I go to cross back over the soccer field, but this time I notice that there is a racetrack before me. In the middle someone has been hit by the scores of racing cars. I briefly notice it, but concentrate on getting back across, past the field to some abandoned homes in the distance. A female is in my company. We walk through the abandoned homes where several people are doing illicit drugs. We have hidden a medium-sized drab green suitcase in a dishwasher in one of the homes, containing a large amount of marijuana. We have a disagreement about the pot. Somewhere among these abandoned homes is a bar.

Jump to 4703. It is dark. I am waiting for Mother to come back home. I am very upset and crying. Mother comes home drunk and berates me. Generally she is very unkind to me. The dark envelopes me.

Jump to Mayo Meadows. Someone is chasing after me. I walk into one of the shops in Mayo Meadows. I go into a storage room and climb up to the drop-ceiling. Me and the woman who runs the shop try to find the best way to avoid being caught. I find a ladder that eventually takes me up to the roof, but I have to tear away at the ceiling's material. I don't know if I ever made it.

Thursday, March 05, 2009

Mrs White

Dream about Mrs White, wife of Mr Dallas White who lived next door to me on Vandalia. Mr White had long since passed away. I was apparently very close to Mrs White, and was trusted enough to enter her home, whether she was there or not. The door was always unlocked. Rooms were gray-green, very clean; very much like a 'grandma's' house would be. At one point I find a green leather purse in the grass between her house and mine. I picked it up and set it on her front porch. Several times we watched DVDs together; mostly art films from my personal collection.

Friday, February 27, 2009

Two-Ended School

Tulsa, 15th & Harvard, tinged with dread. In a truck with Richard. Drive to a shoddy part of town where he has to work. Leaves me the truck. I drive south on high wheels. Arrive at a school, looking for a particular room number. The room number appears at both ends of the school. Jump to teacher's lounge. I am supposed to check in to do work that Richard was supposed to do. Eventually I am told I am not needed for the day. I am relieved.

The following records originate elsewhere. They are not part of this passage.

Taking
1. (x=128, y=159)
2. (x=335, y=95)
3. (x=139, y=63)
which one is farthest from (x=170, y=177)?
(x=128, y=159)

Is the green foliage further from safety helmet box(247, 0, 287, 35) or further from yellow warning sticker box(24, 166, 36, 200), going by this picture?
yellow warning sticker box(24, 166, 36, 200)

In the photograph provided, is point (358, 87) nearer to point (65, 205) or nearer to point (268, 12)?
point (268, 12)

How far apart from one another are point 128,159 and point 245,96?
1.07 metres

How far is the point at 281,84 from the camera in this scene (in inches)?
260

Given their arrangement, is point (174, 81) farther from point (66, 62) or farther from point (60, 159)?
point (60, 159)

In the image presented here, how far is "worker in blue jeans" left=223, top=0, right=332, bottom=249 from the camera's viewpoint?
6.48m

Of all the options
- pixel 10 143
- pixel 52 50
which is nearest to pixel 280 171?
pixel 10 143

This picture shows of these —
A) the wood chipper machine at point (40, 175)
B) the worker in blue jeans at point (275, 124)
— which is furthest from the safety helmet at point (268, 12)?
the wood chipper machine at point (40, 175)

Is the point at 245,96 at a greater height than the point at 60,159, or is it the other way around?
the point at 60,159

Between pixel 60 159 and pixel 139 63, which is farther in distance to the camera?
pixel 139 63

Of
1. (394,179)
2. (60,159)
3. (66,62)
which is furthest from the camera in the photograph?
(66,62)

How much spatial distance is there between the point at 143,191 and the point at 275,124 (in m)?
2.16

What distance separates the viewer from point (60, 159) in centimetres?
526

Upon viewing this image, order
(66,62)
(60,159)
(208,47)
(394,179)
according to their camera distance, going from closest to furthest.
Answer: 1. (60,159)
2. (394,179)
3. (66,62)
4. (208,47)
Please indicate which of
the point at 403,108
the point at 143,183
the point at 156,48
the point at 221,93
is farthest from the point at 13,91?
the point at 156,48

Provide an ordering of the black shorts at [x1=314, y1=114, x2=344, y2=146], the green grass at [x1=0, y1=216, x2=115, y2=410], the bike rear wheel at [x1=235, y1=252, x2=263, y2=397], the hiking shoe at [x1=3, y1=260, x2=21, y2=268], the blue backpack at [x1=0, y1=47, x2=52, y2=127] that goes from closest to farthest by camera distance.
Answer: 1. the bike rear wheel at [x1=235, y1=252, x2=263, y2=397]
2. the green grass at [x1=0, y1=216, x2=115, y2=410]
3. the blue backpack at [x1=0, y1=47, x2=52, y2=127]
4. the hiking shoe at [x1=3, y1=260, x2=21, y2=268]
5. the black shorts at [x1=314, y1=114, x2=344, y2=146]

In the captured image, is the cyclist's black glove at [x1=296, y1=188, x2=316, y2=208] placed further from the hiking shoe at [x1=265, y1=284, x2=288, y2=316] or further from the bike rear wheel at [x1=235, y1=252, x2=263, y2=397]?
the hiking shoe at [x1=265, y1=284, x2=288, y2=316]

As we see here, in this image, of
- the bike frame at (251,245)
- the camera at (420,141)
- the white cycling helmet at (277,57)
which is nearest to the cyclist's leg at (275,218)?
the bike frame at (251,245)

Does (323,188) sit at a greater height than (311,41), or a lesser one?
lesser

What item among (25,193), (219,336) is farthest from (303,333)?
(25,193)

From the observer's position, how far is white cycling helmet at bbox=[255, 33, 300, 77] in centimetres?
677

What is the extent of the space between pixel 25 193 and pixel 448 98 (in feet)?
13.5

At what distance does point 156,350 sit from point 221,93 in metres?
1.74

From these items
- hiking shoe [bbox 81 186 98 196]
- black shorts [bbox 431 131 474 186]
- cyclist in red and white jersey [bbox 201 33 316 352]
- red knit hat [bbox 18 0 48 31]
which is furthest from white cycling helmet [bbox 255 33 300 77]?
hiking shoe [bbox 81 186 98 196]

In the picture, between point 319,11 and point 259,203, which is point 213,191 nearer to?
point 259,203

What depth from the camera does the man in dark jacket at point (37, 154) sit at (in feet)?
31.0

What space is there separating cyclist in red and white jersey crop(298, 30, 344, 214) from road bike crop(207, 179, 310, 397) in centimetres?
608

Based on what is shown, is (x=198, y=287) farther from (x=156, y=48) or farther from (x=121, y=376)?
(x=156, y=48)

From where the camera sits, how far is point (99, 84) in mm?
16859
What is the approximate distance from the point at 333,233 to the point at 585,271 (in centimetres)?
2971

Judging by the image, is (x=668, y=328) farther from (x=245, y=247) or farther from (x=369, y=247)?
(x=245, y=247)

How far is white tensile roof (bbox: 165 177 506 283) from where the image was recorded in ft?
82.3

Saturday, February 14, 2009

Siouxsie Concert

My bedroom at 4703. Looks like I moved 'back in'. Kept turning on lamps; many bulbs burnt out. One blue light. Enter Greta. I give her a hug and apologize. She is very hairy. Fast forward a few hours. I left Greta in my room. I wind up calling Jason Hill. He is working but will be at my place soon. Him and I are going to a Siouxsie concert.

Cut to the concert hall. We have to get tickets and be on time. Jason and I go through the offices at the concert hall. He knows which doors to go through. We pass an office where Siouxsie is getting ready. A man tries to shoo us off. Jason and I use several elevators that are hidden in the walls, but Jason knows how to summon them. Last shot is us getting in line for the concert. Lots of people dressed in black and white.

Thursday, February 05, 2009

Hugs

In dire need of updating here. Most recent dream was me and Mother at home. We were talking in the kitchen at 4703. All I really remember about it is that Mother gave me a very big, long hug. I needed this desperately (in real life), as I have been missing her a lot recently.

Tuesday, January 20, 2009

Mother recently...

Lately I've been having several dreams featuring Mother. A few nights ago we were in the driveway of 4703 and she handed me a black leather box. I open it and found a silver watch inside. I try it on and it fits well, but I say that one link in the band needs to be removed.

Last night I had another dream of Mother where I woke her up in her bedroom. Snowing heavily outside, but it quickly ceased. She surprises me with tickets to some animal show. Jump to a picnic table where I'm loading a bowl of pot. My father shows up and tries to bother me and Mother, but after some yelling, he goes away.

In waking life I feel like Mother is angry with me. I don't know why other than how I spent my inheritance.